DALYs for each scenario were calculated by adding the years of life lost to the years of life with disability. Model parameters for years of life with disability are shown in Table 1. It was assumed that all malaria cases resulted in anaemia. The average age of patients with vivax malaria by sex were derived from the SIVEP database [23]. These ages matched to the life expectancy for that age and sex to calculate the years of life lost [28]. Life expectancy for both sexes was varied by ±10% in the sensitivity analyses.

Analyses

Both costs and outcomes were discounted at 5% per year in the base case analysis to reflect the value that society attaches to present consumption as opposed to consumption in the future in Brazil. In addition, results are also presented for 0% and 10% discounting. Total costs and DALYs were calculated for each scenario as compared to the baseline scenario. The incremental cost-effectiveness ratio (ICER) was calculated by dividing the difference in costs by the number of DALYs averted. The base case analysis was run for each of 124 municipalities in Brazil that reported at least 100 vivax malaria cases to SIVEP during 2018. (Note that this excludes 2 municipalities with low cases included in Nekkab and colleagues’ study [19].) Two municipalities representing low transmission settings were excluded from the analysis (Ji-Paraná and Paragominas) on the basis that stochastic variability and fadeout (i.e., case counts reaching zero as a result of fluctuations at low case numbers, and in the absence of importation) dominated the low numbers of cases in the transmission model simulations. These results were mapped to show variation between municipalities, and the overall ICER is presented as the national cost divided by the national DALYs averted. A willingness to pay (WTP) threshold of US$7,800 (40,000 Brazilian reais) was used. This is the threshold set by the National Commission for the Incorporation of Technologies (CONITEC) and represents the maximum value that an intervention should cost per DALY averted to be considered cost-effective [29]. CONITEC is the health technology assessment agency for the Brazilian Unified Health System.

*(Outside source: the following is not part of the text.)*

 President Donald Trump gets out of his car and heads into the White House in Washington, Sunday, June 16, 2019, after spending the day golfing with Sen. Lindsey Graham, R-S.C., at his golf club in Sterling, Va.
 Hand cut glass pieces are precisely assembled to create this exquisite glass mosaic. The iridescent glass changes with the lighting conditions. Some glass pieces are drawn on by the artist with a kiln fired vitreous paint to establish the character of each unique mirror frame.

A one-way sensitivity analysis and probabilistic sensitivity analysis (PSA) was run on all parameters in the cost-effectiveness analyses. Table 1 contains a list of all parameters, with the point estimate used as base case, and lower and upper values used directly in the one-way sensitivity analysis. For the PSA, the point estimate, lower and upper values were used to fit appropriate distributions from which to sample (i.e., by matching the lower and upper values to 2.5 and 97.5 percentiles, respectively). Gamma distributions were used for costs and DALY weights, and beta distributions were used for all other parameters except for the lifetime of the semiquantitative machine. For this parameter, we assumed a normal distribution truncated below at 1 year, on the assumption that the average semiquantitative device lifetime was at least 1 year. A range of 2 to 10 years was used for the lifetime of the semiquantitative machine in the one-way sensitivity analysis. Table 1 also contains the 2 fitted distributional model parameters for each cost-effectiveness analysis model parameter. A total of 10,000 model parameters were sampled from the specified distributions. The PSA model parameters were each applied to the transmission model output for each municipality for the 4 scenarios, enabling the overall mean costs, DALYs, and ICERs to be calculated and the 2.5 and 97.5 percentiles (referred to herein as the 95% credible interval [95% CrI]).

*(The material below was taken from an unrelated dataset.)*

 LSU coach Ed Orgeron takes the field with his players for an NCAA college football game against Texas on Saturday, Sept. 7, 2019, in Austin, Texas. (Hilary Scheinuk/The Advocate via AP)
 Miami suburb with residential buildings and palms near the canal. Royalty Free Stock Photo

To provide insights into a range of epidemiological transmission settings, the results of the sensitivity analyses are presented for three municipalities: peri-urban Manaus, São Gabriel da Cachoeira, and Itaituba. The first 2 municipalities are in the state of Amazonas, while Itaituba is in Pará state. Peri-urban Manaus excludes the malaria-free urban areas of that municipality. These municipalities were selected as exemplars of where occupational exposure (Itaituba) or peri-domestic transmission (Sao Gãbriel da Cachoeira) were the dominant modes of transmission, or a combination of both modes (peri-urban Manaus). Transmission intensity was 23 cases per 1,000 person years in Itaituba, 114/1,000 in peri-urban Manaus, and 267/1,000 in São Gabriel da Cachoeira [19].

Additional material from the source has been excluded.